───── Text block

In [17]:
import torch
from h_net_dynamic_chunking import DynamicSequenceChunker
from torch import Tensor

In [18]:
batch, seq, dim = 3, 2, 6
tokens = torch.randn(batch, seq, dim)

### Pack Chunker

In [19]:
# following section 2.2 of the paper

from collections import namedtuple

import torch
from torch import cat, arange
from torch.nested import nested_tensor
from torch.nn import Module, Linear, Parameter
from torch.nn.functional import cosine_similarity, pad

from einx import multiply
from einops import repeat, rearrange

from assoc_scan import AssocScan

# constants

Outputs = namedtuple('Outputs', [
    'downsampled',
    'upsample_fn',
    'weighted_aux_ratio_loss'
])

Intermediates = namedtuple('Intermediates', [
    'mask',
    'probs',
    'chunk_lens',
    'boundary_mask',
    'residual',
    'gates',
    'upsampler_output_scale',
    'aux_ratio_loss',
    'new_seq_lens'
])

# helper functions

def exists(v):
    return v is not None

def default(v, d):
    return v if exists(v) else d

def straight_through(t, value):
    return t + (value - t).detach()

def frac_gradient(t, frac = 1.):
    if frac == 1:
        return

    t_grad = t * frac
    return straight_through(t_grad, t)

──────────
───── Data lines

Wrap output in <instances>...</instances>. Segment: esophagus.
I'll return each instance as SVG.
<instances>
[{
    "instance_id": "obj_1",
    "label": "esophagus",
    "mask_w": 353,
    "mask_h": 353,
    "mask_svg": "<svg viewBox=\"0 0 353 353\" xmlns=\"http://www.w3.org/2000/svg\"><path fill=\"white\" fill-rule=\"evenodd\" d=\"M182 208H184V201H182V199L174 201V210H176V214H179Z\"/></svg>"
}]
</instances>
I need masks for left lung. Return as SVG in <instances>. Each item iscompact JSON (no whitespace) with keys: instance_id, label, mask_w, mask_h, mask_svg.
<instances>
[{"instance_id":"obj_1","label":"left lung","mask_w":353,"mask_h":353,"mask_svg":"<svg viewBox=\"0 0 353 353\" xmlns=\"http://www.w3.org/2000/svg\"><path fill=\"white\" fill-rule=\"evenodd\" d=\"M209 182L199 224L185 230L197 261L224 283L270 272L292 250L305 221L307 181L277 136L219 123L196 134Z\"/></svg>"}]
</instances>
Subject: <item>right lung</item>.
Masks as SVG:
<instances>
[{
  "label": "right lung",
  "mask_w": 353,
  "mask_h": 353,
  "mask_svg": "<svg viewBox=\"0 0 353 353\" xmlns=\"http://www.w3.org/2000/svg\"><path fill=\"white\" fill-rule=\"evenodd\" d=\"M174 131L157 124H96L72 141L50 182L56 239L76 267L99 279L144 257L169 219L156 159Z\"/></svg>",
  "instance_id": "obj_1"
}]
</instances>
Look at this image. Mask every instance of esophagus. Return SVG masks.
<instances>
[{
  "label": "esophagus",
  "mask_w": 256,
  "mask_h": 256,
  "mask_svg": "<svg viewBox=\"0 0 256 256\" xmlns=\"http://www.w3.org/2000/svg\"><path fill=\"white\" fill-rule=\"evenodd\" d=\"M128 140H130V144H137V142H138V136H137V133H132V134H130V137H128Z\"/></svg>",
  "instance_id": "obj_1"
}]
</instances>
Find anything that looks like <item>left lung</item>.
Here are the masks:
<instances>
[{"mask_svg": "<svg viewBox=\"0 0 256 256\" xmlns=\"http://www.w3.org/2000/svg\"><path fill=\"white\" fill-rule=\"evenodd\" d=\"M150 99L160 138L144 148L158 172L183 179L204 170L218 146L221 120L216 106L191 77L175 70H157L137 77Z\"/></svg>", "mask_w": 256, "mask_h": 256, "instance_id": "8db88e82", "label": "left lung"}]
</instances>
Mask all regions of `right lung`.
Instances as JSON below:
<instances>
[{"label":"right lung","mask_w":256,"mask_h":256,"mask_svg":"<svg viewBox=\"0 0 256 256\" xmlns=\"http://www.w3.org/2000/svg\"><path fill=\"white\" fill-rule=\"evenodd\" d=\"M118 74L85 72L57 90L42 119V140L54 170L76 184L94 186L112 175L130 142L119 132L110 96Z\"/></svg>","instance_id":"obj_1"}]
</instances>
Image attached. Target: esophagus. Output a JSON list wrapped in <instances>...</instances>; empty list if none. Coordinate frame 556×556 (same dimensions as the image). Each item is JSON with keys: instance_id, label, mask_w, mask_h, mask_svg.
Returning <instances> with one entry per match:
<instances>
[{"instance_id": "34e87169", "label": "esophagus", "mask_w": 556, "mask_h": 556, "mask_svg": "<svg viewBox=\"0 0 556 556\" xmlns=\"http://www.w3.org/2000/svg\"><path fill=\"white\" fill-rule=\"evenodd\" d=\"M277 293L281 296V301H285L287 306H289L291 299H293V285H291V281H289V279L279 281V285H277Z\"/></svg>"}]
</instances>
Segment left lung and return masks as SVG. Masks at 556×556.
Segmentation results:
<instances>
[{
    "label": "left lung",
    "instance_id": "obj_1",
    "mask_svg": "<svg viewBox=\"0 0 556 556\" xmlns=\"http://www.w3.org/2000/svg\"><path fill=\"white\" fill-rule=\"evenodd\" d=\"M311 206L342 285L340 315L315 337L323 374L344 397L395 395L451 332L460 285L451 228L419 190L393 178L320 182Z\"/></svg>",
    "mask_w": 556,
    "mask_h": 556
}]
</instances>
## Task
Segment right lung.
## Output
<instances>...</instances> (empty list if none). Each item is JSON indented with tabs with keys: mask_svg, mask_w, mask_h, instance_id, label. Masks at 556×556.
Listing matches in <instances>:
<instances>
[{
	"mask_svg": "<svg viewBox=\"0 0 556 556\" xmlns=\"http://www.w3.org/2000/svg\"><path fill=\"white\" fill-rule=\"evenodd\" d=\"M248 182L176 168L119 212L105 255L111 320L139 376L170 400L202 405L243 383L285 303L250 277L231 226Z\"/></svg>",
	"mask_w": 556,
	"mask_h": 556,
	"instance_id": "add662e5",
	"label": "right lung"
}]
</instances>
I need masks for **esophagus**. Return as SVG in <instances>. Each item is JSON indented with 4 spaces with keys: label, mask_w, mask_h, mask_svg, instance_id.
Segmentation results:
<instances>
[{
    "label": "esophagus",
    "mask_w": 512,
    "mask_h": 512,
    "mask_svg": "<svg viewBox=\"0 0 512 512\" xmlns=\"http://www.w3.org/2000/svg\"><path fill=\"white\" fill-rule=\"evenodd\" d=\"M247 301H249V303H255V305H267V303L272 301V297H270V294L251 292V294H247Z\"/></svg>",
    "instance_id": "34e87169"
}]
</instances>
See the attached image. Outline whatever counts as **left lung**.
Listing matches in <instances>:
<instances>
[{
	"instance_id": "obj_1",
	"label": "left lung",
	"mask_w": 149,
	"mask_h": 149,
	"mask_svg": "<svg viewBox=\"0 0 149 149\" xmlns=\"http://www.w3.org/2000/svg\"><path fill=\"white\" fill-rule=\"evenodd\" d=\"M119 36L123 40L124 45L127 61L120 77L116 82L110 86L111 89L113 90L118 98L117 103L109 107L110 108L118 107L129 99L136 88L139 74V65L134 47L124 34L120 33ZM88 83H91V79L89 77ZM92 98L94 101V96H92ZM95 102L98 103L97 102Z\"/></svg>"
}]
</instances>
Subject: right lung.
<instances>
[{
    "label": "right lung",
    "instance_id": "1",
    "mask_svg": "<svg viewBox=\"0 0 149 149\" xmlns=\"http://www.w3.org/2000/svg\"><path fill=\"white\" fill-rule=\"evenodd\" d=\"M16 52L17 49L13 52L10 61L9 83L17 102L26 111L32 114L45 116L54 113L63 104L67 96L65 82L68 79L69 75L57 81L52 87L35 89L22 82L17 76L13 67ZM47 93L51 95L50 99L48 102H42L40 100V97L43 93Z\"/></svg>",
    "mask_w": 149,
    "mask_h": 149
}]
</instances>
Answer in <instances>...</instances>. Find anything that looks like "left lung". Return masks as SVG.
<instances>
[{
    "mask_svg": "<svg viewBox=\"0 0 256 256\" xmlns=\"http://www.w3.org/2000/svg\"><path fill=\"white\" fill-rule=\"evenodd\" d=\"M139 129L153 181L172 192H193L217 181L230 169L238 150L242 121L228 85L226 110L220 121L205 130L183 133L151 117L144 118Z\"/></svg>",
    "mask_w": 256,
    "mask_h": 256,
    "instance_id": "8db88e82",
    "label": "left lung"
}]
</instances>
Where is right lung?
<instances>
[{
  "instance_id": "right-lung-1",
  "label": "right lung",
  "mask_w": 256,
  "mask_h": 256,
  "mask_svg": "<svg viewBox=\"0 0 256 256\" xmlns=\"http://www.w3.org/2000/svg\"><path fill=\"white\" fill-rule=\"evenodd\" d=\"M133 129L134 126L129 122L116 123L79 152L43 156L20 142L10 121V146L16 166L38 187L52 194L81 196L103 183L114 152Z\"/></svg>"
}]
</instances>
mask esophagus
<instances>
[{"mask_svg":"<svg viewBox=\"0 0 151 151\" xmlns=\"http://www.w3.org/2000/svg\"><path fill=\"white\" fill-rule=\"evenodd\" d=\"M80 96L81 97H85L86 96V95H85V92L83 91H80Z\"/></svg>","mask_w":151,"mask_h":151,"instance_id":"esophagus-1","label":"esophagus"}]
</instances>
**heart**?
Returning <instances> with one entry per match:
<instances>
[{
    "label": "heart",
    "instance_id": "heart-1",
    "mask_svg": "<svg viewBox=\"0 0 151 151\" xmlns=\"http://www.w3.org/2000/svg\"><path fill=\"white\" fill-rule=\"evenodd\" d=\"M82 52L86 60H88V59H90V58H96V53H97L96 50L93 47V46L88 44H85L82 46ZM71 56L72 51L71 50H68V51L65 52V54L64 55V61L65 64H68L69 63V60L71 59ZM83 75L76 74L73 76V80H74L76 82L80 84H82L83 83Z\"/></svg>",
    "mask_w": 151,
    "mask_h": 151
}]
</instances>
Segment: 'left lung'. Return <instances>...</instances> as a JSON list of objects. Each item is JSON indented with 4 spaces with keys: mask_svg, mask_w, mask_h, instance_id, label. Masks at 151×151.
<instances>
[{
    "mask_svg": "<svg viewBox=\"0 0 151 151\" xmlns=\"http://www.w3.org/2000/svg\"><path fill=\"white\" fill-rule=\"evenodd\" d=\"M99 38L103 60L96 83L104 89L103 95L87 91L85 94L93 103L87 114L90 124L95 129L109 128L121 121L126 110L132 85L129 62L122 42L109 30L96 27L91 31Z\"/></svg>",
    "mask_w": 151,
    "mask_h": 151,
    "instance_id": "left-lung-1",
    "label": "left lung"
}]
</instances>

──────────

■ **Set of tasks**:
- A) Answer these questions about the dynamic chunking code:
(i) What values are given to batch, seq and dim?
(ii) Which section of the paper does the pack chunker cell say it follows?
(iii) What does the helper function default return when v is None?
- B) Take the dynamic chunking code further from its last line.
The rows play no part in this.

■ **Task-by-task results**:
- A)
(i) batch is 3, seq is 2 and dim is 6.
(ii) Section 2.2.
(iii) It returns d.

- B)
# classes

class PackDynamicSequenceChunker(Module):
    def __init__(
        self,
        dim,
        dim_queries_keys = None,
        boundary_threshold = 0.5,
        target_avg_token_length = 6.,       # N in eq(10)
        ratio_loss_weight = 3e-2,
        handle_residual_proj = False,       # turning this on will automatically handle a projection of the residual and its application in the inverse upsample function
        assoc_scan_use_accelerated = False,
        learning_rate_difference = 0.75,    # in the paper, they report that as one moves up a hierarchy, the learning rate needs to decrease. we'll default to 0.75 for the rough 2.0 -> 1.5 somewhere in the appendix from level 0 -> 1
        straight_through_frac_vecs = True,  # improvisation where F receives gradients through straight-through with sigmoid
    ):
        super().__init__()
        dim_queries_keys = default(dim_queries_keys, dim)

        # linear to queries and keys

        self.to_queries_keys = Linear(dim, dim_queries_keys * 2, bias = False)

        # start key token, so first token can be segmented / chunked out

        self.start_key_token = Parameter(torch.randn(dim_queries_keys) * 1e-2) # presumably, need a start key token for the first token, open an issue if i got it wrong

        # threshold to determine boundary

        assert 0. < boundary_threshold < 1.

        self.boundary_threshold = boundary_threshold

        # smoothing related

        self.smooth_assoc_scan = AssocScan(use_accelerated = assoc_scan_use_accelerated)

        # maybe residual proj

        self.handle_residual_proj = handle_residual_proj

        if handle_residual_proj:
            self.residual_proj = Linear(dim, dim)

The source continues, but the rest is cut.